I'm no expert at this but I will try to explain what I think is the cause.
From
Wikipedia:
"A segmentation fault occurs when a program attempts to access a memory location that it is not allowed to access, or attempts to access a memory location in a way that is not allowed (for example, attempting to write to a read-only location, or to overwrite part of the operating system)."
Browse this file in CVSThe message can be found in source/shared_lib/include/graphics/model.cpp
in the method void Model::loadG3d(const string &path)
catch(exception &e){
throw runtime_error("Exception caught loading 3d file: " + path +"\n"+ e.what());
}
Eljay Love-Jensen wrote:
"When new fails to allocate the memory for an object, or new[] fails to allocate the memory for an object array, a std::bad_alloc object is thrown. In GCC, the RTTI mangled name of std::bad_alloc is, I'm guessing, St9bad_alloc."
In the method new[] occurs like this (three dots have been put in for left out source):
...
...
ModelHeader modelHeader;
fread(&modelHeader, sizeof(ModelHeader), 1, f);
meshCount= modelHeader.meshCount;
...

▶ _Activity list_
- a) Please write out the part of the segmentation fault post between "I'm no expert" and "Model::loadG3d(const string &path)", inclusive.
- b) Continue the segmentation fault post after its final line.
The items that come next aren't needed for anything here.

▶ _Entries shown_
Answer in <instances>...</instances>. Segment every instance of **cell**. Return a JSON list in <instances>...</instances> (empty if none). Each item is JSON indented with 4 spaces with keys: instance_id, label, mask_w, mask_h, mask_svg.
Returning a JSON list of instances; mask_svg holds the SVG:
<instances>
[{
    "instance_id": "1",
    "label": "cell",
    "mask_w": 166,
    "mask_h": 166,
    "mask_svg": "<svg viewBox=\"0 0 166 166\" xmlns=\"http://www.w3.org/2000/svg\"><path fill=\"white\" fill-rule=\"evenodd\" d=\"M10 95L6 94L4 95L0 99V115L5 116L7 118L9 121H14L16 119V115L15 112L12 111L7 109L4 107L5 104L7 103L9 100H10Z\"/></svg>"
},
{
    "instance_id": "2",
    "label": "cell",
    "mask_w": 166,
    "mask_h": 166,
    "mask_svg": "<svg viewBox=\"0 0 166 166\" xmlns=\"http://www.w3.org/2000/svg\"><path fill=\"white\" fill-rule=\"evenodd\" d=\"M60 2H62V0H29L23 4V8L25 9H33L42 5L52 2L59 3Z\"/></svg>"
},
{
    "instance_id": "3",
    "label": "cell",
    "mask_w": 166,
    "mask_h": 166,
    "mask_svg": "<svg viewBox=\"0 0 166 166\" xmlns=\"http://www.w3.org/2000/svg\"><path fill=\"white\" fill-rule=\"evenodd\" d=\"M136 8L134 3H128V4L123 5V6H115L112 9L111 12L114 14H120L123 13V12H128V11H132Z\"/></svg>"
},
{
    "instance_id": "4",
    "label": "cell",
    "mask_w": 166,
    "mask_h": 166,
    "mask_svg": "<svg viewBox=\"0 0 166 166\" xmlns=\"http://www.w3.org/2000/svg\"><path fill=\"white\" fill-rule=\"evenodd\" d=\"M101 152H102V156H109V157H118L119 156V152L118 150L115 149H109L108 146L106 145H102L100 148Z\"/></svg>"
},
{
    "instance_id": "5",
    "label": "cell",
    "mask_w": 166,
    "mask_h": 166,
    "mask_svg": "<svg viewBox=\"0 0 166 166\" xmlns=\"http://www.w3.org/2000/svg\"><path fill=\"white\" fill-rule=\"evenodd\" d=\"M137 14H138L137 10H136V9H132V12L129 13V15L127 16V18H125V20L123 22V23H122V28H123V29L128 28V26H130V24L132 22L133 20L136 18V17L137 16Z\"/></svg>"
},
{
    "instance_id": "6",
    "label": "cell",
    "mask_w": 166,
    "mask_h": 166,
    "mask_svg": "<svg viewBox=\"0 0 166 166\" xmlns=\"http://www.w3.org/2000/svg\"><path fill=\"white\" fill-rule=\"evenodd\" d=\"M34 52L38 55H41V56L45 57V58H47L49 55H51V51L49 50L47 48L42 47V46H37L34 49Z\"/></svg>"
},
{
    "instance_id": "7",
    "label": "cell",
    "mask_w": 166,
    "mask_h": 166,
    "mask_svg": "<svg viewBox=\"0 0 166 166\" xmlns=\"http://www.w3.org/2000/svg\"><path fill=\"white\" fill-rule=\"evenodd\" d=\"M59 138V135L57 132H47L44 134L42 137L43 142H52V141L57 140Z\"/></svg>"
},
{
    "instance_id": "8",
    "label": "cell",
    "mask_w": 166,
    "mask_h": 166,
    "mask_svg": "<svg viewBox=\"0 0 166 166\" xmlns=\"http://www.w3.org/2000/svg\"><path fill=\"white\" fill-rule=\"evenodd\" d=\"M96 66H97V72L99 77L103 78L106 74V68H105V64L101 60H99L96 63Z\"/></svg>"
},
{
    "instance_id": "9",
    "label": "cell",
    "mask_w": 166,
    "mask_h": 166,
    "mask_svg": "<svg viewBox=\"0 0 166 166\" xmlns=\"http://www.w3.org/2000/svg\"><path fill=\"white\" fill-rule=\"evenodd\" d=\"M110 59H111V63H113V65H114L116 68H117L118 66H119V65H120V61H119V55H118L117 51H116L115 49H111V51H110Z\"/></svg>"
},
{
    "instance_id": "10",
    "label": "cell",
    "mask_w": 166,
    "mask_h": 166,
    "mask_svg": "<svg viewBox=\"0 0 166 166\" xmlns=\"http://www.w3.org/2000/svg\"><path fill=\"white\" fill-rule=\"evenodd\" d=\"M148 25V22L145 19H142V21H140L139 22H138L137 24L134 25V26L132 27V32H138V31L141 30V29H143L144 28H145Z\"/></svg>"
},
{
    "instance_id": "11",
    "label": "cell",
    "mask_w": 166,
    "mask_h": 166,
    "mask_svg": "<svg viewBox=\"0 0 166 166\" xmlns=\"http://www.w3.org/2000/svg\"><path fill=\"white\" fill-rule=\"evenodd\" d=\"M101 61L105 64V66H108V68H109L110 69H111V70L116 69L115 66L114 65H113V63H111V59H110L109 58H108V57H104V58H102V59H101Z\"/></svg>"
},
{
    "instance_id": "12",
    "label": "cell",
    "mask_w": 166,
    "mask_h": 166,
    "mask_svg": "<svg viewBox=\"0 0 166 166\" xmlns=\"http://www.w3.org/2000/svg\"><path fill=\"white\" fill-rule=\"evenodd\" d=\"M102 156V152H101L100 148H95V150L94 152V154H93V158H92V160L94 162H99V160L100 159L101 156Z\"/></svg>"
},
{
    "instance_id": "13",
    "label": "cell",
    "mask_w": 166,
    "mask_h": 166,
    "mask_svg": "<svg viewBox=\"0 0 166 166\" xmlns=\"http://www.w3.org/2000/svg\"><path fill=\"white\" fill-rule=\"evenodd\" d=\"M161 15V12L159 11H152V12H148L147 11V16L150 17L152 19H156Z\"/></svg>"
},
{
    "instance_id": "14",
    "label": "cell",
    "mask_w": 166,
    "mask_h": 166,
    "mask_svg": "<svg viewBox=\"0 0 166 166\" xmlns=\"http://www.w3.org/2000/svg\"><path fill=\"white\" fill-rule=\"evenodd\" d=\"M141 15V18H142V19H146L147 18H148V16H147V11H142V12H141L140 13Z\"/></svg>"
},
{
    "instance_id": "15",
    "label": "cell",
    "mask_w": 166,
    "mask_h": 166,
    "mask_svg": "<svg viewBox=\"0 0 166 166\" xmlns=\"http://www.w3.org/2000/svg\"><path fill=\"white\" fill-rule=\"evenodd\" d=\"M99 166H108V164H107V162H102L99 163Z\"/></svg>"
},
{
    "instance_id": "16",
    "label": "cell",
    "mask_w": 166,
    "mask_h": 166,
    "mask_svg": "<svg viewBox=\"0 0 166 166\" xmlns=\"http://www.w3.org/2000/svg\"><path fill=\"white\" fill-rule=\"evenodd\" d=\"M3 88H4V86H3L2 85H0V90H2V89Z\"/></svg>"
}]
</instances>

▶ _Answers for the exercise_
- a)
I'm no expert at this but I will try to explain what I think is the cause.
From
Wikipedia:
"A segmentation fault occurs when a program attempts to access a memory location that it is not allowed to access, or attempts to access a memory location in a way that is not allowed (for example, attempting to write to a read-only location, or to overwrite part of the operating system)."
Browse this file in CVSThe message can be found in source/shared_lib/include/graphics/model.cpp
in the method void Model::loadG3d(const string &path)

- b)
meshes= new Mesh[meshCount];
for(uint32 i=0; i<meshCount; ++i){
meshes[i].load(dir, f, textureManager);
meshes[i].buildInterpolationData();
}
...
...
In
model_header.h meshCount is defined in the ModelHeader struct as being uint16 which has a range from 0 to positive 65,535. So the problem might be something to do with the size of the ModelHeader.
meshes
.buildInterpolationData(); also has new in it.
void Mesh::buildInterpolationData(){
interpolationData= new InterpolationData(this);
}
I'm not really sure how to fix this problem or why it is occuring but I'd say this is getting close to where the problem is. I hope this helps.
Looking at the source it seems that there is a version 4.